§ **Texto**
<<<<

Crianças fantasiadas de maracatu no carnaval. Foto: Arquimedes Santos/Prefeitura de Olinda
O presidente da República, Luiz Inácio Lula da Silva (PT), sancionou a lei que reconhece o Carnaval de Pernambuco como manifestação da cultura nacional. Publicada no Diário Oficial da União (DOU) da quinta-feira, 22 de maio, a Lei 15.137, de 2025, visa valorizar e preservar uma das mais ricas expressões culturais do Brasil.
A norma tem origem no PL 423/2023, apresentado pela senadora Teresa Leitão (PT-PE). Para ela, o reconhecimento legal contribui para consolidar e proteger uma tradição que integra o patrimônio cultural brasileiro.
“A Festa de Momo se desenvolve em diversos polos no estado, a partir de tradições culturais distintas que, em conjunto, constituem o popular e democrático carnaval pernambucano. A folia na terra do frevo reúne pessoas das mais diversas classes sociais, de diferentes gêneros e etnias, que celebram, com particular liberdade artística e ludicidade, algumas das mais antigas manifestações culturais do país”, diz a senadora.
Teresa ainda destaca que a Constituição Federal de 1988 assegura a todos o pleno exercício dos direitos culturais e o acesso às fontes da cultura nacional, cabendo ao Estado proteger e incentivar manifestações populares. Nesse sentido, o reconhecimento do Carnaval de Pernambuco como manifestação da cultura nacional “visa legitimar aquilo que já constitui o patrimônio cultural brasileiro”.

>>>>

§ **Exercícios propostos**
1/ Segundo o texto, em que dia a Lei 15.137 foi publicada no Diário Oficial da União?
2/ Transcreva do texto o trecho entre "A norma tem" e "diz a senadora.", inclusive.
Os registros são um material à parte, independente do texto.

§ **Registros fornecidos**
<<<<

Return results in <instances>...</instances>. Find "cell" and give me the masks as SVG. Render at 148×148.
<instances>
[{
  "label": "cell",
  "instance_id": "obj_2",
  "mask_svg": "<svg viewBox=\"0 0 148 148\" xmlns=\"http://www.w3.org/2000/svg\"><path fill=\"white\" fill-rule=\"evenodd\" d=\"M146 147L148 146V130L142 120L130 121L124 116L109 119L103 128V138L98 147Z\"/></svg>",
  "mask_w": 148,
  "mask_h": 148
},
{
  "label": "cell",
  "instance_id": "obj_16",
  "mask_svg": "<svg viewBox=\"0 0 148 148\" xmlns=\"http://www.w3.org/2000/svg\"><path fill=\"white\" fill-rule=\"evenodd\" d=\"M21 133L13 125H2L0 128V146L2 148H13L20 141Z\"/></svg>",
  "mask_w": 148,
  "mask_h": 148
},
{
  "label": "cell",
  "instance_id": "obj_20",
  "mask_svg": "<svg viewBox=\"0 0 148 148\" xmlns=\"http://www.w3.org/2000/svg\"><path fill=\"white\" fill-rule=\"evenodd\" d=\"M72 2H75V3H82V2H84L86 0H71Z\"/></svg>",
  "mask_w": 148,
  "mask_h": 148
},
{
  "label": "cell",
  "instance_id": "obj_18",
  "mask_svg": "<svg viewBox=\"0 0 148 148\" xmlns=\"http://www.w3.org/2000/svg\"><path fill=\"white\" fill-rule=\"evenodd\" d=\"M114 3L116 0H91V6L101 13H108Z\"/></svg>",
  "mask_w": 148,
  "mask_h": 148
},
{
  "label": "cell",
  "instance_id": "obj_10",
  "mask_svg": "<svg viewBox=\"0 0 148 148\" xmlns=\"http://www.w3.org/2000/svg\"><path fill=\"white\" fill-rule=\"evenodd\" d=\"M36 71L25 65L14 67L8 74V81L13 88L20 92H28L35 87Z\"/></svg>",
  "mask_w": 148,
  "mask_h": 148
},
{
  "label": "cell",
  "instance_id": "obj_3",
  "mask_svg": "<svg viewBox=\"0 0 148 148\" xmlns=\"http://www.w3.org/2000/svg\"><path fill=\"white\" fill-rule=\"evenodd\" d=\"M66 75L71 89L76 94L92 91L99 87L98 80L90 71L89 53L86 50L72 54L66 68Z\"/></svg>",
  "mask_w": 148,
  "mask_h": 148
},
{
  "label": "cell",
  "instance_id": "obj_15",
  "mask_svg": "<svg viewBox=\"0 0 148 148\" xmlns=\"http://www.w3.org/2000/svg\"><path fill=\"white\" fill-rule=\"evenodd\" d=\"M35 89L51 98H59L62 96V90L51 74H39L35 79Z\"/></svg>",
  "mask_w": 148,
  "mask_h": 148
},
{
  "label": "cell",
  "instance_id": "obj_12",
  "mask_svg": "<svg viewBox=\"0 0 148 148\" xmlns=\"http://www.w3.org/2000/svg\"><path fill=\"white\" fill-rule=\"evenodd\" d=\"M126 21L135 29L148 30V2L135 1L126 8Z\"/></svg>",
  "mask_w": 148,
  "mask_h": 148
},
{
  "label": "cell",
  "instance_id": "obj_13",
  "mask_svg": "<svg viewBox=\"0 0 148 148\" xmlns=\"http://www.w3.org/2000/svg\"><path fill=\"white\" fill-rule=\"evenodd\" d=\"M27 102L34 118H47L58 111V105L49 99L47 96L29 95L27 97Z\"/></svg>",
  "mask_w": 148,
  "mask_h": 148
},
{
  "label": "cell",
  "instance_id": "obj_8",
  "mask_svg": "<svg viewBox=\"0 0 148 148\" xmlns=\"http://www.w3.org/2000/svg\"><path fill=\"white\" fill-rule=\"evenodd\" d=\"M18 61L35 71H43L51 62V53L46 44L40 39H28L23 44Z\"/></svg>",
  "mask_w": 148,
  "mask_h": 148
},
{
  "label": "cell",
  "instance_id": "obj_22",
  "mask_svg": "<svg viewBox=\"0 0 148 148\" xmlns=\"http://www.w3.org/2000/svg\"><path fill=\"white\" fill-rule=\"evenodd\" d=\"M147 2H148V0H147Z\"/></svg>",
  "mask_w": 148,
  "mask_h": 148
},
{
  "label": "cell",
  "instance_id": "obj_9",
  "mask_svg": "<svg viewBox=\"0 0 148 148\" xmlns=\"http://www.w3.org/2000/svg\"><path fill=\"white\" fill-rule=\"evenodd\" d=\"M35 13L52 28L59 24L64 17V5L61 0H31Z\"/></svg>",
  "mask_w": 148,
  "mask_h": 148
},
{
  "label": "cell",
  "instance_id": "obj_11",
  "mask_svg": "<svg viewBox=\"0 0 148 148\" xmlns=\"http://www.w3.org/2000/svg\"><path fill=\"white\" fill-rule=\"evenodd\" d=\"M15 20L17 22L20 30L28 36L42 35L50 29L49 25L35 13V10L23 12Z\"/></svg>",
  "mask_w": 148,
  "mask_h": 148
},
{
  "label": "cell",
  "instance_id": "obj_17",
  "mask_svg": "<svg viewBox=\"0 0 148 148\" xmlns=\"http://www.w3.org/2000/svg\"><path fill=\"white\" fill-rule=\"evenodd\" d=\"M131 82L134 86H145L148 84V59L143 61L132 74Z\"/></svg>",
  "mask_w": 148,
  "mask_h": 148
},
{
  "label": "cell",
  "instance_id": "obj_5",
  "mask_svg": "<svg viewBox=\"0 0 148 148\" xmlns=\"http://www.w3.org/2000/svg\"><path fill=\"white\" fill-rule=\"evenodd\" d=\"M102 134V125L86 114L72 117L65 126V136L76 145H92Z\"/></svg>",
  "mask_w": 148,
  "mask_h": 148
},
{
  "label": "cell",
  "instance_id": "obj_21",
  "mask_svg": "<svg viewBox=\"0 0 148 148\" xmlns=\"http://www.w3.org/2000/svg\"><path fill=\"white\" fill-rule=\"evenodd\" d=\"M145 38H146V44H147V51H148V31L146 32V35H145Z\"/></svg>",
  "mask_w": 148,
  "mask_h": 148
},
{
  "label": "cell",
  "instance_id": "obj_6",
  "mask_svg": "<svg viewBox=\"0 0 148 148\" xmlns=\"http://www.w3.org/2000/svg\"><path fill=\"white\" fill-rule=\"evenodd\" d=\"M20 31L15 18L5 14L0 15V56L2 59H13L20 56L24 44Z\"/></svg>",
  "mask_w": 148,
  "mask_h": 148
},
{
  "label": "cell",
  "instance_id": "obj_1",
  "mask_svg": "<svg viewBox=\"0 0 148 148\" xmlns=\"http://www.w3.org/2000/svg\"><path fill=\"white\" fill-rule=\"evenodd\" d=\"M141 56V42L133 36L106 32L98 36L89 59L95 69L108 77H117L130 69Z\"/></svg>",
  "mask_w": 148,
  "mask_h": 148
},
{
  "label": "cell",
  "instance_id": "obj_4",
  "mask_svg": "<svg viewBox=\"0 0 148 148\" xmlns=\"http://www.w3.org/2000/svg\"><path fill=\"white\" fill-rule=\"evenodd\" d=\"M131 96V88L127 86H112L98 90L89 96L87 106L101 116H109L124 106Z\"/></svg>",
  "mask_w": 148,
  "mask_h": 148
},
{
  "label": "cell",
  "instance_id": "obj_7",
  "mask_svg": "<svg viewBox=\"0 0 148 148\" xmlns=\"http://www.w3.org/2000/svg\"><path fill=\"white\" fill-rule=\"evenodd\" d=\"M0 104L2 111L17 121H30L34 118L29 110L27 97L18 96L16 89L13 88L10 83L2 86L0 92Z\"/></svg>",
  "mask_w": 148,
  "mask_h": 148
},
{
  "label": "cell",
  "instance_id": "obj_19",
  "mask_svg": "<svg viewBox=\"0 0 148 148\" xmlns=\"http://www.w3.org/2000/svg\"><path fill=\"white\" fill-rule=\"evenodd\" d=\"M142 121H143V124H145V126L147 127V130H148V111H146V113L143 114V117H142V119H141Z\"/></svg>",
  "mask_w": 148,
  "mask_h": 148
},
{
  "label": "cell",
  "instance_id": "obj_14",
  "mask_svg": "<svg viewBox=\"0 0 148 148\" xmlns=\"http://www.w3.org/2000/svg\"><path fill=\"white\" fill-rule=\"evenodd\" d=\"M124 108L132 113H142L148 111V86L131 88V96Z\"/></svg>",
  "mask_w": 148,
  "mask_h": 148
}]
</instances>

>>>>

§ **Respostas**
1/ Na quinta-feira, 22 de maio.

2/
A norma tem origem no PL 423/2023, apresentado pela senadora Teresa Leitão (PT-PE). Para ela, o reconhecimento legal contribui para consolidar e proteger uma tradição que integra o patrimônio cultural brasileiro.
“A Festa de Momo se desenvolve em diversos polos no estado, a partir de tradições culturais distintas que, em conjunto, constituem o popular e democrático carnaval pernambucano. A folia na terra do frevo reúne pessoas das mais diversas classes sociais, de diferentes gêneros e etnias, que celebram, com particular liberdade artística e ludicidade, algumas das mais antigas manifestações culturais do país”, diz a senadora.